**Tugas Anda**
- 1) Dalam teks tentang cipta, karsa, dan rasa, apa definisi berpikir menurut A. Gazali M.A?
- 2) Lanjutkan teks tentang cipta, karsa, dan rasa, mulai setelah kalimat terakhirnya.

**Bacaan**
· · ·

BAB I
PEMBAHASAN
LATAR BELAKANG MUNCULNYA FILSAFAT PENDIDIKAN


A.    MANUSIA DENGAN CIPTA, KARSA, DAN RASA
a.      Cipta
1)      Arti Cipta
Istilah cipta itu mempunyai  arti kadang-kadang berarti permunculan sesuatu yang belum pernah ada, kadang-kadang berarti pikiran. Misalnya, Tuhan menciptakan alam semesta, mempunyai arti  bahwa Allah membuat dan memunculkan sesuatu berupa alam semesta yang pada waktu-waktu sebelumnya tidak pernah ada. Dari tidak ada bahan-bahan sesuatupun menjadi ada.
Istilah cipta Tuhan berarti mengadakan alam. Istilah cipta manusia mengubah alam. Manusia mengubah alam dengan cita, laku dan perbuatannya. Cita dan laku perbuatan bersumber dalam jiwa, dilahirkan olah jiwa, karena hewan tidak berjiwa  tidaklah dapat mengubah alam. Bahkan ia dijadikan manusia obyek untuk diubah bagi keperluan manusia
            Istilah cipta itu mempunyai arti yang bermacam-macam.Tetapi dala m rangkaian cipta rasa karsa yang merupakan ciri keunggulan manusia jika dibandingkan dengan makhluk-makhluk lainnya, istilah cipta mempunyai arti berpikir, rasa berarti perasaan dan karsa berarti kehendak.
2). Berpikir
            Menurut A. Gazali M.A Dalam buku Ilmu jiwa: “Berpikir ialah menemukan hubungan-hubungan, menentukan sangkut paut”. Definisinya pendek, tetapi mempunyai arti dan makna yang padat dan tepat.
            Berfikir biasanya merupakan jawaban dari suatu pertanyaan apa dan mengapa tentang sesuatu hal. Sebagai contoh: “ Kalau sedang musim panen, harga beras turun”. Ungkapan yang demikian itu sudah diakui kebenarannya oleh setiap orang, karena merupakan hasil pemikiran. Pertanyaan: “Apakah musim panen itu?” Jawaban:  “Pada saat yang  hampir bersamaan para petani menuai atau memetik hasil pertaniannya berupa padi, dengan demikian persediaan padi melimpah ruah di semua tempat “.

· · ·

**Daftar Data**
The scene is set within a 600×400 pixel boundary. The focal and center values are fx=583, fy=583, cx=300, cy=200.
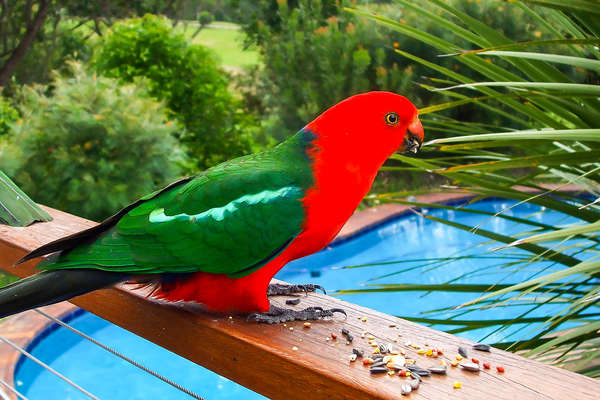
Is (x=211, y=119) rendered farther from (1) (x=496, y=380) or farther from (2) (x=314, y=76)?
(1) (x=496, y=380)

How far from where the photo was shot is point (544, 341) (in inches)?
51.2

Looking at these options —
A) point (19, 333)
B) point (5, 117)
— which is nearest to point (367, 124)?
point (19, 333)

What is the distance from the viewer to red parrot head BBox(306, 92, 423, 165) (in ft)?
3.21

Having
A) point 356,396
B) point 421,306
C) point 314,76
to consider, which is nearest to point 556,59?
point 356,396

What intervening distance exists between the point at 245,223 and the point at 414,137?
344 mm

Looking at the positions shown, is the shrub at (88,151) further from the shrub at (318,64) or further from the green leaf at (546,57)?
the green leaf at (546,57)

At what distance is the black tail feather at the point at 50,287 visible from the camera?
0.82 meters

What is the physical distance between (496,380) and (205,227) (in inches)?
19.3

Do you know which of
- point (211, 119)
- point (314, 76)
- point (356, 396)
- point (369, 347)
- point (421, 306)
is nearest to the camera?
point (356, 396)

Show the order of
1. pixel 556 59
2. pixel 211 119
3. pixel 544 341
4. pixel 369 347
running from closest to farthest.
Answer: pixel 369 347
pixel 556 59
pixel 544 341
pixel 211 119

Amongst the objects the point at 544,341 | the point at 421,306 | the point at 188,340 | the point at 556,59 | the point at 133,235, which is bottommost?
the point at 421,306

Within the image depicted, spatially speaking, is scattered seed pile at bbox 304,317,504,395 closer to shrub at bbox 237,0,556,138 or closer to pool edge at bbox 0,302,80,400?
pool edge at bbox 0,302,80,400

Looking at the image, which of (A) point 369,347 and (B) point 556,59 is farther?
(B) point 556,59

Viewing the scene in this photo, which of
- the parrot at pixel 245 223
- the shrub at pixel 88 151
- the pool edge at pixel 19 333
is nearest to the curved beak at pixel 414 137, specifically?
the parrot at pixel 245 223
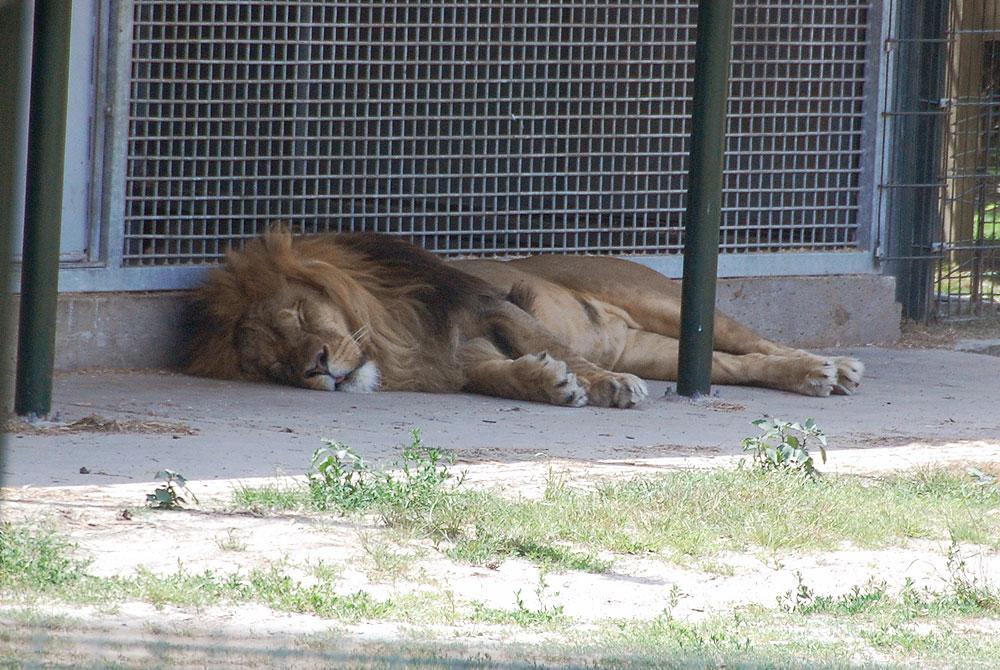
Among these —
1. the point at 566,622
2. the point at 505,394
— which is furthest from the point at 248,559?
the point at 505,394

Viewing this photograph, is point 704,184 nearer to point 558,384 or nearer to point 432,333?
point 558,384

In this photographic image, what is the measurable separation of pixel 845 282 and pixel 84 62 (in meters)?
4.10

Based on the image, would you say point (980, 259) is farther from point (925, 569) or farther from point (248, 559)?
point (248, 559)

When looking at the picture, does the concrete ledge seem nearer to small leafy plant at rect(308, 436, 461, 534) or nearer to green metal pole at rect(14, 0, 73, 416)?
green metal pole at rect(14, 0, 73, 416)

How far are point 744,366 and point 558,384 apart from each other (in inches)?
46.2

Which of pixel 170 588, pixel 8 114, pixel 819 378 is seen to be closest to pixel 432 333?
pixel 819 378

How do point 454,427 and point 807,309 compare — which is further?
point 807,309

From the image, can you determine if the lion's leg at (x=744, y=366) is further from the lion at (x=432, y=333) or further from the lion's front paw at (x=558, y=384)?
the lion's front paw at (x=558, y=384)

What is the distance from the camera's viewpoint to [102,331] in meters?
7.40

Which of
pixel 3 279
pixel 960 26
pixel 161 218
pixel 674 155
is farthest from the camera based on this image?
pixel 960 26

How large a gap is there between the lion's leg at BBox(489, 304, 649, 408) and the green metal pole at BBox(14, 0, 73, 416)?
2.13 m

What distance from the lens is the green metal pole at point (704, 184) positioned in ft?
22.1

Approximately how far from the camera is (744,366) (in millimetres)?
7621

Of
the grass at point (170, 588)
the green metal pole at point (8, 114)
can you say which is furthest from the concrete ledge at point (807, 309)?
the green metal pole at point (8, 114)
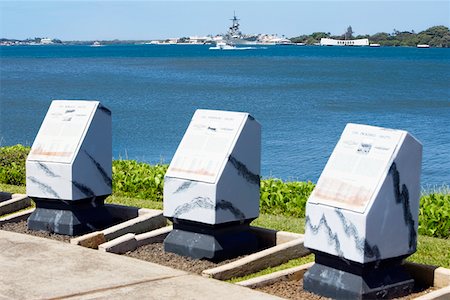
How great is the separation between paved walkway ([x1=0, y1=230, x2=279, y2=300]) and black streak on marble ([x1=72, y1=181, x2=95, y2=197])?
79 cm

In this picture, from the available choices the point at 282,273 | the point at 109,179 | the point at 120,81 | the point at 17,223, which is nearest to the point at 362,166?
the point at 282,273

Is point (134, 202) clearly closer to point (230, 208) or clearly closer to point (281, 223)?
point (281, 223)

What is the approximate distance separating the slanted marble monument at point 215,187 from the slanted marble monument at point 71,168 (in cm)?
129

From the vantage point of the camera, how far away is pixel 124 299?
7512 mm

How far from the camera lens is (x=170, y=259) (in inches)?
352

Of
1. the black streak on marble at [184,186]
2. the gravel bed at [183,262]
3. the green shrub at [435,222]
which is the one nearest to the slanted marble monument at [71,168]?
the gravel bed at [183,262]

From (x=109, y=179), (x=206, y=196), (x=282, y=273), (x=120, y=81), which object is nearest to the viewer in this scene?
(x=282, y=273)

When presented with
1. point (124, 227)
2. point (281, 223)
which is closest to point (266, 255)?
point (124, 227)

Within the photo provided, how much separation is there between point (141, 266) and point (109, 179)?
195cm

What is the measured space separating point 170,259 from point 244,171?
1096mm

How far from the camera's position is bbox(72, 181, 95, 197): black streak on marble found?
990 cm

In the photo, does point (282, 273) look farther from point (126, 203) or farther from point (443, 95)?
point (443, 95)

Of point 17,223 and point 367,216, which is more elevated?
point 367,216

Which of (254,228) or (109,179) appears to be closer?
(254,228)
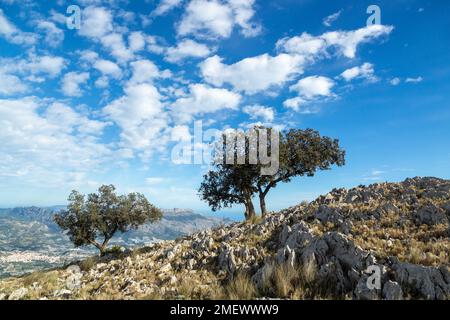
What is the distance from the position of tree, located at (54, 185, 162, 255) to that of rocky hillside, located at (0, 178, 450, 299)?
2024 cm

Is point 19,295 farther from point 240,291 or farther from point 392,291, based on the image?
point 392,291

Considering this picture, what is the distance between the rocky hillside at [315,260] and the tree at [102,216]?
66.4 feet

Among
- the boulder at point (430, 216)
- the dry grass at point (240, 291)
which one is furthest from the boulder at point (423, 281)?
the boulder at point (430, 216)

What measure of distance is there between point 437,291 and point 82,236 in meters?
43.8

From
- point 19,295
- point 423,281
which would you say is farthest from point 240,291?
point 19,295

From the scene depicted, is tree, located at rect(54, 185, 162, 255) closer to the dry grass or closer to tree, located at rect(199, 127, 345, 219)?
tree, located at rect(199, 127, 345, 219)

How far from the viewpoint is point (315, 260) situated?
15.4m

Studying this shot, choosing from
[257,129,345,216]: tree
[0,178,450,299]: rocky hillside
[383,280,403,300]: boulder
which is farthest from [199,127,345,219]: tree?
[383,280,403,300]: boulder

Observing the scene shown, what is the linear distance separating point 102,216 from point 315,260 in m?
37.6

· · ·

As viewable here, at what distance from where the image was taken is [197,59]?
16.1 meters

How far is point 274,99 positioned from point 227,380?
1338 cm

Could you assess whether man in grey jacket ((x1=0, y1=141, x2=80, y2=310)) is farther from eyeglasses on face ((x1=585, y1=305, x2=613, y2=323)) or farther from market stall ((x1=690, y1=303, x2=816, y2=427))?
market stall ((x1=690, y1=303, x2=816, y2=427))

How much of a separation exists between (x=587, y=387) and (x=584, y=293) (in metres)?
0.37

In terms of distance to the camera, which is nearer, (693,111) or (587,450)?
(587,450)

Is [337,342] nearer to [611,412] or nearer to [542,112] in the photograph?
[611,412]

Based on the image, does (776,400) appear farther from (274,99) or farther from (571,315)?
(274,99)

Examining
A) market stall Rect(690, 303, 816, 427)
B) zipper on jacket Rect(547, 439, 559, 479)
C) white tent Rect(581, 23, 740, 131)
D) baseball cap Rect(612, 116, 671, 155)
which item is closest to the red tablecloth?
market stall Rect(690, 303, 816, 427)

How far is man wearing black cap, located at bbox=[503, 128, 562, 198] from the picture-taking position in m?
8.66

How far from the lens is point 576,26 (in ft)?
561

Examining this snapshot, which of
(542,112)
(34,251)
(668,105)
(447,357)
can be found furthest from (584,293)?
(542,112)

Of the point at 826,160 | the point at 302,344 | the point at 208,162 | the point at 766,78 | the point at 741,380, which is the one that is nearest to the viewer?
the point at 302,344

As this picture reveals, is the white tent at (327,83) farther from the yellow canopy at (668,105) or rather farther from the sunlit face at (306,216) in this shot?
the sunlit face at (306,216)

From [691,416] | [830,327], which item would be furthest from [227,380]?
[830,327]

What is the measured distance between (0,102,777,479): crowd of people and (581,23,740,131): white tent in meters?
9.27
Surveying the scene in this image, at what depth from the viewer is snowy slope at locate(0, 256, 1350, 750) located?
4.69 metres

· · ·

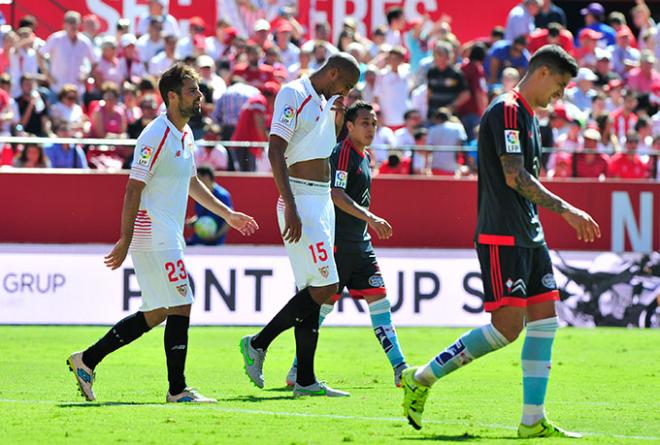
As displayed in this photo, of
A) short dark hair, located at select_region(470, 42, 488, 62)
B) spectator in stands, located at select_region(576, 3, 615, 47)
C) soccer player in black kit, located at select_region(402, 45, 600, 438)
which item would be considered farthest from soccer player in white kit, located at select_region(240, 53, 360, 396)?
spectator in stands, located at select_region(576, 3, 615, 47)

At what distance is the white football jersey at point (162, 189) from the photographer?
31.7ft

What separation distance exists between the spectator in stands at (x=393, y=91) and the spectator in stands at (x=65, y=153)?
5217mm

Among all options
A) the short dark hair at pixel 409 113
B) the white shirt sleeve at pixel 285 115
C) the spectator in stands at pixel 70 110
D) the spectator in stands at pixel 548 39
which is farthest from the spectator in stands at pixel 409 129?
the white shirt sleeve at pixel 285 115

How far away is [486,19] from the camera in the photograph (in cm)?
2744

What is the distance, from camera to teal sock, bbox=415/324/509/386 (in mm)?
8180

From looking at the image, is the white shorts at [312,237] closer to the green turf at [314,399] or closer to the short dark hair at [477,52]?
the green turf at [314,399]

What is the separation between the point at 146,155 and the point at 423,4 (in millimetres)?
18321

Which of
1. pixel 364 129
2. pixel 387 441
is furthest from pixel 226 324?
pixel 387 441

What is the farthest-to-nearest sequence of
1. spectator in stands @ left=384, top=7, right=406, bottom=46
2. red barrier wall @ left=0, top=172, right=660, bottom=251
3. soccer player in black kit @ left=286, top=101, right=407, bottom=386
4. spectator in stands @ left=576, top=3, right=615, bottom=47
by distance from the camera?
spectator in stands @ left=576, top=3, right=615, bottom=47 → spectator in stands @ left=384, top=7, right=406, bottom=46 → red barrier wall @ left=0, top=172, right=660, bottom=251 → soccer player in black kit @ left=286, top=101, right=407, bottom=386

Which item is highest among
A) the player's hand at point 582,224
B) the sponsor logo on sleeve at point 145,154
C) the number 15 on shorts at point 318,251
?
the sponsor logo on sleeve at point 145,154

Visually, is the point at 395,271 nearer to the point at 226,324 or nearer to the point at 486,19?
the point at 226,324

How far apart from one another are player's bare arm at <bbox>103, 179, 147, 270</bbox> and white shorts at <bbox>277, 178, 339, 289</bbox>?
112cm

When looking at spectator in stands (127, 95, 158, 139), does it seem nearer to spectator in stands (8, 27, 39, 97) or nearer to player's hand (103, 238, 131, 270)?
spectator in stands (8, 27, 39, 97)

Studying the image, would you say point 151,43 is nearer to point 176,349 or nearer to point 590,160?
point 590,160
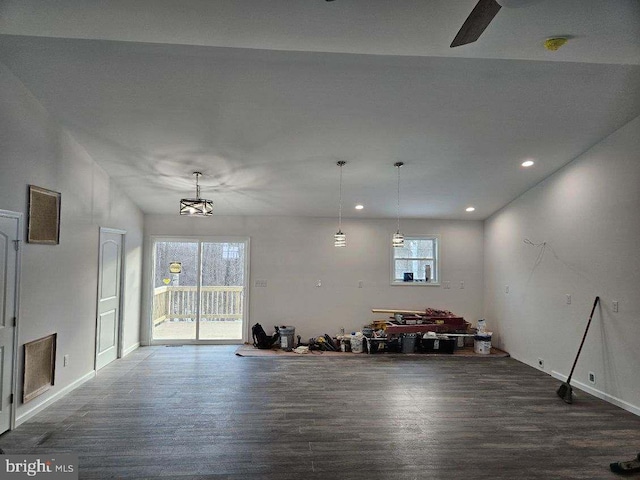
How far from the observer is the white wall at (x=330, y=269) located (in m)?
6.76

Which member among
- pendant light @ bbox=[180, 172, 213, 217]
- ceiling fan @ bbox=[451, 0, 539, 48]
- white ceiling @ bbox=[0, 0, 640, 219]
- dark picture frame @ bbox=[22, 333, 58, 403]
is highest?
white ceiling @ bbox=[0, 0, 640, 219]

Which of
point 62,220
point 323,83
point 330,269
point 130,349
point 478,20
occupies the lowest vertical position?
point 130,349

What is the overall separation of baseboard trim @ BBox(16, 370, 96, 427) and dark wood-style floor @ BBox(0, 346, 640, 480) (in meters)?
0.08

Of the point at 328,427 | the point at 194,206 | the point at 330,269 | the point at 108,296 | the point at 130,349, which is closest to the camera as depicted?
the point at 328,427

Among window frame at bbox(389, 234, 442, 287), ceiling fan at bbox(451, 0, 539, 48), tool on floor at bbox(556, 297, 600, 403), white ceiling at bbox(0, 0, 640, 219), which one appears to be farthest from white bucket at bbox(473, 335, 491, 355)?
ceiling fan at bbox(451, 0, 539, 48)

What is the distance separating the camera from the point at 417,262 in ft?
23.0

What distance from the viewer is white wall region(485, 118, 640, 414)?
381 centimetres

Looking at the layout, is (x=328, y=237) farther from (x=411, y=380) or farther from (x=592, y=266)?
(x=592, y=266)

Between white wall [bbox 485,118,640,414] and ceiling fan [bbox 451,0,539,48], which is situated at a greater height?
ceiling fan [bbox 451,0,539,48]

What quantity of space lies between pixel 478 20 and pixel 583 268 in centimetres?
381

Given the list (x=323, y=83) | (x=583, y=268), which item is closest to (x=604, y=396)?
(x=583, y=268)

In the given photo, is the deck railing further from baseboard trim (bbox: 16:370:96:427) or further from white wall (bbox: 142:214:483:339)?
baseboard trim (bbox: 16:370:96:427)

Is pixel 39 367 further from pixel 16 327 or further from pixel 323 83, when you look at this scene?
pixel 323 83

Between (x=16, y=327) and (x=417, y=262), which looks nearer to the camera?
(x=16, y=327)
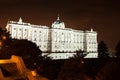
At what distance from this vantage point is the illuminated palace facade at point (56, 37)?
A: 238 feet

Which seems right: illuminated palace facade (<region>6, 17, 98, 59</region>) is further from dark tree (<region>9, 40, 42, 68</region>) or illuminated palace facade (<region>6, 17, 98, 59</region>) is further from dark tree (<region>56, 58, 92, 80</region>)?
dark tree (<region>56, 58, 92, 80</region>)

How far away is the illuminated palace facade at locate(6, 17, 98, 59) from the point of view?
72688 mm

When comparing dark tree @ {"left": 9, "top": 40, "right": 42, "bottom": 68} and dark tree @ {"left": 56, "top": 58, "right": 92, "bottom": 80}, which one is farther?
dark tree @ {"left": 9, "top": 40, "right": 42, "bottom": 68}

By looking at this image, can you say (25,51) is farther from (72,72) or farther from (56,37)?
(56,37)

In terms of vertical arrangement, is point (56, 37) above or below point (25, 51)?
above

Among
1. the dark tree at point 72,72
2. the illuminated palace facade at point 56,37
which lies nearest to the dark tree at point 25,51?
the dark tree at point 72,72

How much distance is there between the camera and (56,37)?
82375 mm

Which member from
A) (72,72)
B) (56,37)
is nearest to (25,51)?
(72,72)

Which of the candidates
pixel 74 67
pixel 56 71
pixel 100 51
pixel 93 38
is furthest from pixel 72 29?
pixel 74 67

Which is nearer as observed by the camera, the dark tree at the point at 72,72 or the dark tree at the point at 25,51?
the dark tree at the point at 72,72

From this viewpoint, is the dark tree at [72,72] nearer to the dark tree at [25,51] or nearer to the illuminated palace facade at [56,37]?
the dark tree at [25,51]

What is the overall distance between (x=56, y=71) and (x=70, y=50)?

· · ·

**Jawaban per Tugas**
- 1) Berpikir ialah menemukan hubungan-hubungan, menentukan sangkut paut.

- 2)
Pertanyaan:  “Mengapa harga beras menjadi turun?”. Jawaban: “Ketika musim panen (pada waktu yang hampir bersamaan) para petani sebagai produsen menawarkan hasil panennya dalam jumlah yang besar, rakyat sebagai konsumen, permintaannya akan beras tidak bertambah (tetap). Oleh karena itu imbangan antara penawar dan permintaan berubah, penawaran lebih banyak dari pada berasnya dengan cara banting harga karena membutuhkan uang tunai  untuk belanja harian. Akibatnya beras turun”.

3). Pemecahan Masalah (Problem Solving)
            Panen padi yang melimpah ruah merupakan saat yang dinanti-nantikan oleh para petani. Akan tetapi setiap kali musim panen, harga beras jatuh. Hal ini disebabkan karena pada waktu itu para petani saling bersaingan antar mereka. Hal ini terjadi karena terdesak oleh keperluan uang tunai, mereka banting harga, padi mereka dijual dengan harga murah. Akibatnya keuntungan mereka amat tipis (harga jual mendekati biaya produksi).
            Peristiwa semacam ini selalu terulang setiap musim panen. Dalam situasi yang demikian para tengkulak mengambil kesempatan untuk mempermainkan harga. Dengan kekuatan modal uang tunai yang mereka miliki, mereka dapat menekan harga padi sedemikian rupa sehingga para petani tidak dapat berkutik. Dari tahun ke tahun keuntungan para petani makin menipis dan akhirnya menjadi miskin. Petani yang bersusah payah menanam padi, tetapi tengkulaklah yang mengeduk keuntungan. Keadeaan yang demikian itu menimbulkan keresahan dalam masyarakat tani.
Ada beberapa Proses rangkaian pemecahan masalah (problem solving) yaitu sebagai berikut:
1.      Pemerintah menyadari adanya masalah (dimkalangan masyarakat tani), maka  timbullah perhatian dan minat untuk memecahkan persoalan itu.
2.      Muncullah beberapa gagasan yang dituangkan dalam bentuk konsep-konsep untuk menanggulanginya.
3.      Setiap konsep dianalisis dari segala aspeknya.
4.      Dalam mempertimbangkannya selalu bertitik tolak atas prinsip tidak merugikan (petani dan rakyat).
5.      Setelah melalui proses pemikiran  yang matang, maka diambillah suatu keputusan.
6.      Akhirnya keputusan itu dalaksanakan.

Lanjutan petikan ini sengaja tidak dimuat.